Glycogen synthase kinase 3 beta (GSK3β) plays a crucial role in various biological processes such as cellular metabolism, cytoskeleton, and gene expression [27]. Moreover, GSK3β has been found to affect cell phenotypes like cell cycle, survival, proliferation, and apoptosis [28]. Previous studies have shown that GSK3β is upregulated or activated in CRC [29, 30]. Herein, we observed that the phosphorylation level of GSK-3β was suppressed in RKO cells when NUBP2 was knocked down, while upregulated upon NUBP2 overexpression.
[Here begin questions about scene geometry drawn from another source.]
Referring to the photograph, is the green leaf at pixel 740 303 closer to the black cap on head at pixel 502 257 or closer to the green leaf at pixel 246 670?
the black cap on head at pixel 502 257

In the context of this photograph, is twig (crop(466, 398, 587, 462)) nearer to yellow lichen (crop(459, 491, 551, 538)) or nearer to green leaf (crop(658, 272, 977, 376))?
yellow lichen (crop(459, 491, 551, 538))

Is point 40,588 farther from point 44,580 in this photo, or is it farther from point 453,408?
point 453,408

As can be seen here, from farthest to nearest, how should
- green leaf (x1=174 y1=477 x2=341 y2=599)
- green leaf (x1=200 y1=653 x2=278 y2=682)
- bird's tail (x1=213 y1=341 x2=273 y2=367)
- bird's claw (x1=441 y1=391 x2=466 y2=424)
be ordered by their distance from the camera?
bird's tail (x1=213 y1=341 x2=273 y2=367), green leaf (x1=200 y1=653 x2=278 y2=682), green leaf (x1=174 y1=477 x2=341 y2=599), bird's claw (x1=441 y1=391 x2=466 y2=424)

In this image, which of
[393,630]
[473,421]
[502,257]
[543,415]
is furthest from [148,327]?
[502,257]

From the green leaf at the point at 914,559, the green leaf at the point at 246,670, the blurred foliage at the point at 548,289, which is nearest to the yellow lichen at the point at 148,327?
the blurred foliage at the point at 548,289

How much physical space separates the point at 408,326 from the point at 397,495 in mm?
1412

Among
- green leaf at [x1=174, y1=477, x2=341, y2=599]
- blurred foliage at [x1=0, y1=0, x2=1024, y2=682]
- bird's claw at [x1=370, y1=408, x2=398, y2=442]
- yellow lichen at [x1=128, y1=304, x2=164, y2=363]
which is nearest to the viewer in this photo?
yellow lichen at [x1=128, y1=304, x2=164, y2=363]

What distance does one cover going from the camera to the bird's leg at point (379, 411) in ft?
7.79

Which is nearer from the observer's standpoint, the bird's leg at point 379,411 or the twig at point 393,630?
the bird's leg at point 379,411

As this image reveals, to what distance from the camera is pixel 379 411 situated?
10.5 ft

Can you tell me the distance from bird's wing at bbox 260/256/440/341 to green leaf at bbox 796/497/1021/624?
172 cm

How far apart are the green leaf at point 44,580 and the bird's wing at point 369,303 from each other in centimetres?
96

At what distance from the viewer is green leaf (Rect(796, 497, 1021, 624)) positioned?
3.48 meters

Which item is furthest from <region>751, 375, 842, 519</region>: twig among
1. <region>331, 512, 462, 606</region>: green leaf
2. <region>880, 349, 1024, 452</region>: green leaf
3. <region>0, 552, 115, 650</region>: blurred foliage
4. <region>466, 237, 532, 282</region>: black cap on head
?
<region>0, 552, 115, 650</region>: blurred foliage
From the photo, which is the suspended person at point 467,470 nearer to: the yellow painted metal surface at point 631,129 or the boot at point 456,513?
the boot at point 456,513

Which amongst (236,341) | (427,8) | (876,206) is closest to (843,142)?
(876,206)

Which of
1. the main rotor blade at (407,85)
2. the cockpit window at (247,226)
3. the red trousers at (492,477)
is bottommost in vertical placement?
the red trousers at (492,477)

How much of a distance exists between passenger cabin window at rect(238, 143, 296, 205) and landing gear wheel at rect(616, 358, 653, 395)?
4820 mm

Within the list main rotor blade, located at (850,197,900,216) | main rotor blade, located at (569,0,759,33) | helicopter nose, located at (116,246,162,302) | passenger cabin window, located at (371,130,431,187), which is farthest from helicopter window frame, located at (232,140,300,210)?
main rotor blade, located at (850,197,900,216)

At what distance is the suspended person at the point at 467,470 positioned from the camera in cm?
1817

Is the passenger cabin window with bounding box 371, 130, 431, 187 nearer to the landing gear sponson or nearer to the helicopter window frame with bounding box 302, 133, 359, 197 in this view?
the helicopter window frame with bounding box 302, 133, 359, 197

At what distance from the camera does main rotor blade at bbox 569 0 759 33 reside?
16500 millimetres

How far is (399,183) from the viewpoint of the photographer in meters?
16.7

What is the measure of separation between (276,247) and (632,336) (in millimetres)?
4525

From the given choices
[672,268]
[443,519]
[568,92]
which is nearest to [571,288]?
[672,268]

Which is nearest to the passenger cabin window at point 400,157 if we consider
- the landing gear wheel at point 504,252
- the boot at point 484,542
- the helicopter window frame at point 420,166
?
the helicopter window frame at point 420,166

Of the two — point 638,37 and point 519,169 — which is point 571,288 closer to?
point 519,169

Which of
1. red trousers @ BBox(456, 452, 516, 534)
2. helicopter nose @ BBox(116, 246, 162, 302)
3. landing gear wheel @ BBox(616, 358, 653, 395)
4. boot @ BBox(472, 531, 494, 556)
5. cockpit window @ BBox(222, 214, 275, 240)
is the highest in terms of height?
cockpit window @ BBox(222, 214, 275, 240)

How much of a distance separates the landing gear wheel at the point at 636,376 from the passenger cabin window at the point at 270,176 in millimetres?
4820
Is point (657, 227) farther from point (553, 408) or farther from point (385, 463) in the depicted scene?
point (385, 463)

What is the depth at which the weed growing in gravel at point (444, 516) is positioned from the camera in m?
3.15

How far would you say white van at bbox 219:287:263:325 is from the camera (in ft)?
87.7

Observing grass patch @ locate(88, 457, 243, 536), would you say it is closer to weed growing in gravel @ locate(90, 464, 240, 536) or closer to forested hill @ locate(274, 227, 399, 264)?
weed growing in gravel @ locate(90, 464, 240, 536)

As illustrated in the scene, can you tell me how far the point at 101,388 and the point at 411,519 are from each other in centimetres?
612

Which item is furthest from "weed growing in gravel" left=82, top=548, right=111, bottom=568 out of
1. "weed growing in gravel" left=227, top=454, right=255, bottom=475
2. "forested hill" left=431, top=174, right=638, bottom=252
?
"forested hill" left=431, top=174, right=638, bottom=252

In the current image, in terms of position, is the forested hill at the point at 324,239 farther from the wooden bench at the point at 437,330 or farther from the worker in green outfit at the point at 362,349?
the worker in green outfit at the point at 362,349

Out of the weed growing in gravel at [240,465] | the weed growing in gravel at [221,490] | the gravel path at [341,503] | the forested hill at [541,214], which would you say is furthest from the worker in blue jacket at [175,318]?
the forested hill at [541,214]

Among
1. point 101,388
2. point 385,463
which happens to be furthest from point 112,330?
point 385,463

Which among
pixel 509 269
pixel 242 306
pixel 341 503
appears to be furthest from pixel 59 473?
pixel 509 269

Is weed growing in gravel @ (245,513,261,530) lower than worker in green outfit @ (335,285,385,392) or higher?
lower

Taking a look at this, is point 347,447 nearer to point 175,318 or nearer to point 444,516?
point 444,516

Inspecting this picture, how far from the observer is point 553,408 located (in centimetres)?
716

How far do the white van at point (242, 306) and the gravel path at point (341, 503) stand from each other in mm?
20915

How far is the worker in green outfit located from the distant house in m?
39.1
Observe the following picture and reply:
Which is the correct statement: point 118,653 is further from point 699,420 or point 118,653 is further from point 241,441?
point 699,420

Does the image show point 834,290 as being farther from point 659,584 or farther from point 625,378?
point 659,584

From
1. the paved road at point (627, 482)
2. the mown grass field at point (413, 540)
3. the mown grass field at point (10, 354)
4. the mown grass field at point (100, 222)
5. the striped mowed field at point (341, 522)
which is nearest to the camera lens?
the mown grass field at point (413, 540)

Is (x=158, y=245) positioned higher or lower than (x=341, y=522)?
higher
Notably, inhibiting GSK-3β led to cell cycle arrest and apoptosis in CRC [30]. Consistent with these findings, our findings demonstrated that treatment with CHIR-99021 HCl (10 μM), a GSK3 inhibitor, suppressed cell proliferation and facilitated apoptosis in CRC cells. What is more, the promoting effect of NUBP2 on the malignant behaviors of CRC cells could be reversed by the addition of CHIR-99021 HCl. Importantly, PI3K/AKT/GSK3β signaling pathway has been implicated in the EMT in CRC [17, 18]. Our study revealed that knocking down NUBP2 effectively inhibited EMT in CRC, while NUBP2 overexpression increased the expression of p-GSK-3β, p-AKT, p-PI3K, β-catenin and Cyclin D1. Interestingly, treatment with a GSK3 inhibitor partially reversed these effects, indicating that NUBP2 contributed to EMT and progression in CRC via GSK-3 regulation. However, further investigations are necessary to elucidate the precise mechanisms by which NUBP2 modulates EMT in CRC cells via the PI3K/AKT/GSK3β pathway.

Conclusion

In conclusion, our findings revealed that NUBP2 knockdown repressed malignant phenotype of CRC cells by suppressing cellular proliferation and migration while stimulating apoptosis, and inhibited tumor growth in vivo. Furthermore, restoring GSK3β activity could reverse the malignant phenotype of CRC cells induced by NUBP2 overexpression. Overall, the current study emphasized the potential of NUBP2 as a novel therapeutic target for combating CRC progression, providing valuable insights into the underlying mechanisms of CRC progression.